● PAGE EXTRACT:
········
The Eastern Coachella Valley's farmworkers play an important role in sustaining the US workforce and economy. Companies such as the Prime Time Produce company describe the Eastern Coachella Valley as "[o]ne of the richest growing regions in the world. " [10] The Eastern Coachella Valley has become the base of Prime Time's operations and many other companies to this day due to its mass production of diverse fruits and vegetables. Farmworkers in the Eastern Coachella Valley face many challenges. Agriculture in the US is a dangerous job, since farm workers have to do repetitive movements like heavy lifting, and lengthy periods of standing and/or kneeling that are associated with injuries, fractures, chronic pain, and more. The extreme heat in the Eastern Coachella Valley has become one of the major challenges workers face. Heat has become the biggest climate hazard that farm workers have experienced, as they are exposed to conditions that are expected to be long and with high intensity while they are working outside in the fields. Despite this, workers in the Valley often lack access to health care because of linguistic or socioeconomic challenges.

== Organizations and activities ==

===Building Healthy Communities===

The Eastern Coachella Valley Building Healthy Communities (BHC) organization is a "10-year program funded by The California Endowment. This organization aims to build healthy communities throughout the Eastern Coachella Valley. Their events and activities tend to focus mostly on youth members of the rural communities that make up the valley. Activities and events imposed by (BHC) bring the rural community residents together and their families while simultaneously incorporating information and knowledge concerning healthy alternatives for a better lifestyle.

===Raices Cultura===

The mission of Raices Cultura is to create a safe space for the Eastern Coachella Valley community to expose and express their art and culture. They aim to create a healthier community and have the voices of the Eastern Coachella Valley be heard. The youth plays a very important role in this organization because most of the events are organized by young members/ participants of this group. The youth also help spread the word about this organizations and get other youngsters to join the organization or to attend and enjoy the variety of events they impose/create. Raices Cultura screens films every month and have an art studio which is open almost every Saturday for the public and especially the youth to take advantage of.

One way they bring the community together is through the Community Garden Project. Through this community garden, they create consciousness about the environment, health, and economic benefits that result when people grow their own food. Raices Cultura has started a community garden where organic food is grown. This community garden provides and will continue to provide healthier food for the community without harming the environment. This community-based activity serves as an alternative to chemical- and GMO-grown crops. Their non-GMO, and organic standards creates knowledge that informs the youth of healthier practices.

Another way that Raices Cultura creates a safe space for the Eastern Coachella Valley communities and allows residents, especially the youth, to express their art and culture is through the annual Hue Music & Arts Festival.

The HUE Music and Art Festival event in the Eastern Coachella Valley featuring music, visual art and food. The festival involves musicians, artists and volunteers, and sponsors, and provides community to participate in cultural and social activities.

===Coachella Unincorporated===

The Coachella Unincorporated is an organization funded by the Building Healthy Communities Initiative of the California Endowment by a media in San Francisco [7]. The purpose/ goal of this organization is to have the voices of the Eastern Coachella Valley to be heard. Students that attend high schools located in the Eastern Coachella Valley participate in this project by reporting stories that will create change in the communities. This organization allows so that the youth can express and document their lived experiences and current events through the various journalism projects the organization creates.
········
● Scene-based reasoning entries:
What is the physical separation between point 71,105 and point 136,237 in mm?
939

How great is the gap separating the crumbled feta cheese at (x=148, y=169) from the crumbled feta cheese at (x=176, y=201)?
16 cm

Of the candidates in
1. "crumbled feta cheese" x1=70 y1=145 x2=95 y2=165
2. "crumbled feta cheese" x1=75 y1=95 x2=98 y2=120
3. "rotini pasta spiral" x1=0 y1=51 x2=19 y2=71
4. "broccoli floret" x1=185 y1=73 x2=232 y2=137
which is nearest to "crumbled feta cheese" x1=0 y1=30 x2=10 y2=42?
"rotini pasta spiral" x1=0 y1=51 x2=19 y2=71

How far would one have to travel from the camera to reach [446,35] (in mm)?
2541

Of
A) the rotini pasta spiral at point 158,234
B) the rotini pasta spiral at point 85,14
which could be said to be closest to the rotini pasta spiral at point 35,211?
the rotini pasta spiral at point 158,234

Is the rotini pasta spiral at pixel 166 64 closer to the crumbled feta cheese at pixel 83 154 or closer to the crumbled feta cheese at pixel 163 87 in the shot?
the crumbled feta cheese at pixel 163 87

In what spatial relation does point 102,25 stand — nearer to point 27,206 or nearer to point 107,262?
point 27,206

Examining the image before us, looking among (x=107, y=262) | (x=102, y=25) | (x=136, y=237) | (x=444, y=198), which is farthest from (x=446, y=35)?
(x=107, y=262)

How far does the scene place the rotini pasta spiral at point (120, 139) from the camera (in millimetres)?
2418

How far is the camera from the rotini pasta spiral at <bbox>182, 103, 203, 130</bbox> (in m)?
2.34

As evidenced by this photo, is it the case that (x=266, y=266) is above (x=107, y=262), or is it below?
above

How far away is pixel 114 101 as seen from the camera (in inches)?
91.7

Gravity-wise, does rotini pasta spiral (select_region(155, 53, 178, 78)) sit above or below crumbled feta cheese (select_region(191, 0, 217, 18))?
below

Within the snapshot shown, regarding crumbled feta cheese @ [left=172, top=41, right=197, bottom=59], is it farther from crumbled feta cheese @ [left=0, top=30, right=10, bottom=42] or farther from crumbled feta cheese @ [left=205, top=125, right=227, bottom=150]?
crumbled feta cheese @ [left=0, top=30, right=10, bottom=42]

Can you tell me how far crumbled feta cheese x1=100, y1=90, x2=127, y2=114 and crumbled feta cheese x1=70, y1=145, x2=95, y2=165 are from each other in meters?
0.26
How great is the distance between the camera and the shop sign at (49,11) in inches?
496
········
Continue the Eastern Coachella Valley text after its final sentence, about Coachella Unincorporated.

===Pueblo Unido Community Development Corporation===

Pueblo Unido Community Development Corporation is a non-profit organization. This organization helps represent those residing on the Eastern Coachella Valley underrepresented communities of Thermal, Oasis, Mecca, and North Shore. They help these communities by engaging with the residents and their families in the search for solutions to their needs and ways of improving the quality of their lives. This organization was initiated by local leaders who want to set an example, change, and help transform their communities by fixing local problems. Local problems such as fixing broken drainage systems or irrigation systems for the less fortunate in the Eastern Valley are examples of the work this organization fulfills.

== Transportation ==

Compared to the metropolitan regions found elsewhere other than in the Eastern Coachella Valley communities, there happens to be a lack of public transportation available for residents. The SunLine Transit Agency is the most well known source of public transportation in rural and urban communities of the valley.

The main method of public transportation is the SunBus. The SunBus is the given name for the transit bus. Although the SunBus runs through Mecca, Thermal and Oasis there is no public transportation in North Shore. The Sun Bus allows members of these rural communities to travel to the urban or metropolitan communities such as Coachella, Indio, La Quinta, Palm Desert and Palm Springs that make up the entity of the Coachella Valley as a whole.

=== Education ===

The Eastern Coachella Valley consists of one public high school, one public middle school, and five public elementary schools.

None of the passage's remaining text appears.